Jones v. Clinch, — A.3d —, 2013 WL 3940814 (D.C. 2013)
The patient underwent an expensive eye surgery that proved to be ineffectual and sued her doctor for violation of DC’s Consumer Protection Procedures Act. The doctor argued that his dispute with the patient is governed by Maryland law that exempts doctors from its consumer protection laws.
The Court agreed with the doctor for the following reasons:
1. The place of the patient’s alleged injury was Maryland.
2. The consultation during which the patient decided to undergo eye surgery took place in the doctor’s Maryland office.
3. The patient resided in Virginia, but none of the activities relevant to her suit took place in that state.
4. The doctor’s clinic advertised its eye surgeries in DC, but this general advertisement was not as significant as the patient’s individual dealings with the doctor, all of which took place in Maryland.

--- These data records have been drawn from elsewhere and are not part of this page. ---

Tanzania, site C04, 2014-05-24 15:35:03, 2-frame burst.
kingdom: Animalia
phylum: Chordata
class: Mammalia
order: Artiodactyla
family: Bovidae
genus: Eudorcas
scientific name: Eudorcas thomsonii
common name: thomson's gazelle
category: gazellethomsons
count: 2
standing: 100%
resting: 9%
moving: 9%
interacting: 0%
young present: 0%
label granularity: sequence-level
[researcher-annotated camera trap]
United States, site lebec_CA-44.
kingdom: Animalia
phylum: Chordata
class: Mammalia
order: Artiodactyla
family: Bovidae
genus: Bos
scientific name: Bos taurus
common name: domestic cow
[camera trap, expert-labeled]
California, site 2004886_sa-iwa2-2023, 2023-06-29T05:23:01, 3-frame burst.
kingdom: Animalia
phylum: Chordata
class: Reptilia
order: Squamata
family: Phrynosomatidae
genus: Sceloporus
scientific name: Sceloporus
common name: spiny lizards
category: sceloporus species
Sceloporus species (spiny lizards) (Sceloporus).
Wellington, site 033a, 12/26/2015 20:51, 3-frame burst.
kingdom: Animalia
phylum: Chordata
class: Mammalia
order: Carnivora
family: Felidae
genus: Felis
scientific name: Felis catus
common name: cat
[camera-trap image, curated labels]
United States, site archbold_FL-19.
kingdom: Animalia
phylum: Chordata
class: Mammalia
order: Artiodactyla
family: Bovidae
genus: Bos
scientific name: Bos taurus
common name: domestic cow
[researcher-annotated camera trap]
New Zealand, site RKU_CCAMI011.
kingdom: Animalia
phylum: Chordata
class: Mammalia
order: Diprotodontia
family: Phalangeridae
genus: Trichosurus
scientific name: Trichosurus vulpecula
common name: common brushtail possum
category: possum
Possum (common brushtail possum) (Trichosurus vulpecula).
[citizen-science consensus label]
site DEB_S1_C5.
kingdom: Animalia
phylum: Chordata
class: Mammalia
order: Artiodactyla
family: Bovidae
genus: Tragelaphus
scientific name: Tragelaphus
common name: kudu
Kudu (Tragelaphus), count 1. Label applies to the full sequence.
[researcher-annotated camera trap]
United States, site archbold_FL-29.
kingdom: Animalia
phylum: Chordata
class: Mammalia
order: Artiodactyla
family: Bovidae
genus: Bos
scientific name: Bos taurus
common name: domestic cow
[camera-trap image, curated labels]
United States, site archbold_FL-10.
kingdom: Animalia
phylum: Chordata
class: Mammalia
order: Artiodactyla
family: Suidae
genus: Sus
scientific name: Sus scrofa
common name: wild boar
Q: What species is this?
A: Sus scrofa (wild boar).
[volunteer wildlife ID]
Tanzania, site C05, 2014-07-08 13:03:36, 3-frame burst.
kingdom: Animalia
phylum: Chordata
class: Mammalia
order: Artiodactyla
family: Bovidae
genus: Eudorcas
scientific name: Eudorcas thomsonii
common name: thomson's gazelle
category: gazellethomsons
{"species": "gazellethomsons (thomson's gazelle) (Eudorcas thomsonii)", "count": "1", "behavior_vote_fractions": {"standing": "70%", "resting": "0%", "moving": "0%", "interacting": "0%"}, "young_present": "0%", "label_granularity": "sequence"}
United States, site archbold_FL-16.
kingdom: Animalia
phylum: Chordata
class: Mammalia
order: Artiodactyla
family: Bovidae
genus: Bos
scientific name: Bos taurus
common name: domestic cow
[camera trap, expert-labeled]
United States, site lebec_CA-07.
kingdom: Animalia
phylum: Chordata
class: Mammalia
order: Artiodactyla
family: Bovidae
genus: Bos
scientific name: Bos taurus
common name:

The patient offered no evidence to show the doctor’s negligence nor was she able to prove an informed-consent violation. The District of Columbia Court of Appeals consequently affirmed the dismissal of her suit.
This decision is unquestionably correct.
However, the exemption from consumer protection laws that Maryland gives doctors is troubling. Leaving the financial side of the doctor/patient relationship unregulated is hardly a good idea. Under Maryland law, when a doctor induces his patient to undergo an expensive treatment instead of an equally effective but inexpensive one, the patient has no redress. The only meaningful protection the patient can count on is her health insurance that will refuse to authorize an unnecessarily expensive treatment. But what if the patient is uninsured?